A week later I got my reply, and it was a good one. From the excitement in his response, I guessed his batteries got recharged to their fullest. He said the toolroom had made the sprue and gate changes I recommended, and then he wanted to know what I thought the cycle time should be on parts like these. I multiplied the wall thickness (0.100 inch) by 160 for nylon, added 1 second for the 100-ton or so machine that he no doubt was using for this job, and came up with a 17-second target cycle.

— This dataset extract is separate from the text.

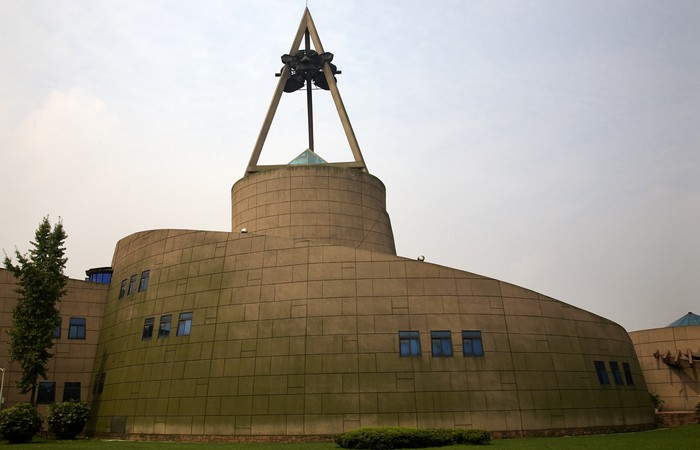 Sanxingdui Museum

He called me several minutes later and suggested I must be crazy, because they had to run a 30-second cycle on that mold. When he slowed down to take a breath, I reminded him that once he made the changes to the mold, he will have opened the material flow path and eliminated two of the restrictions to flow. I told him he would be able to lower his barrel melt temperatures and speed up the cycle by quite a bit, probably down to at least 20 seconds, and maybe he would be able to achieve the 17-second cycle time that I had calculated.
I suggested he make the changes to the mold, lower the material heats, and find out for himself what the new cycle time would be. Well, it didn’t take more than a few days and I got a check in the mail for my well-received suggestions and a big thank you from the men and women in the molding department and the toolroom.
It’s always a pretty thing to see a well-thought-out plan come together like this one did.
Troubleshooter’s 
notebook
Part/material: Unfilled nylon 6/6.
Tool: Two-plate cold runner, four-cavity.
Symptoms/problem: Jetting and flow marks inside the gate; incomplete filling.
Solution: Increase sprue O-diameter, root diameter, and nozzle orifice; enlarge gate depth and reduce gate land length.
Dimensional changes (inches)
Old New
Sprue O-diameter 0.065 0.250
Root diameter 0.245 0.312
Nozzle orifice 0.060 0.290
Gate depth 0.030 0.050
Gate land 0.100 0.025
Following the rules of thumb for gate and runner sizing would help fill this part.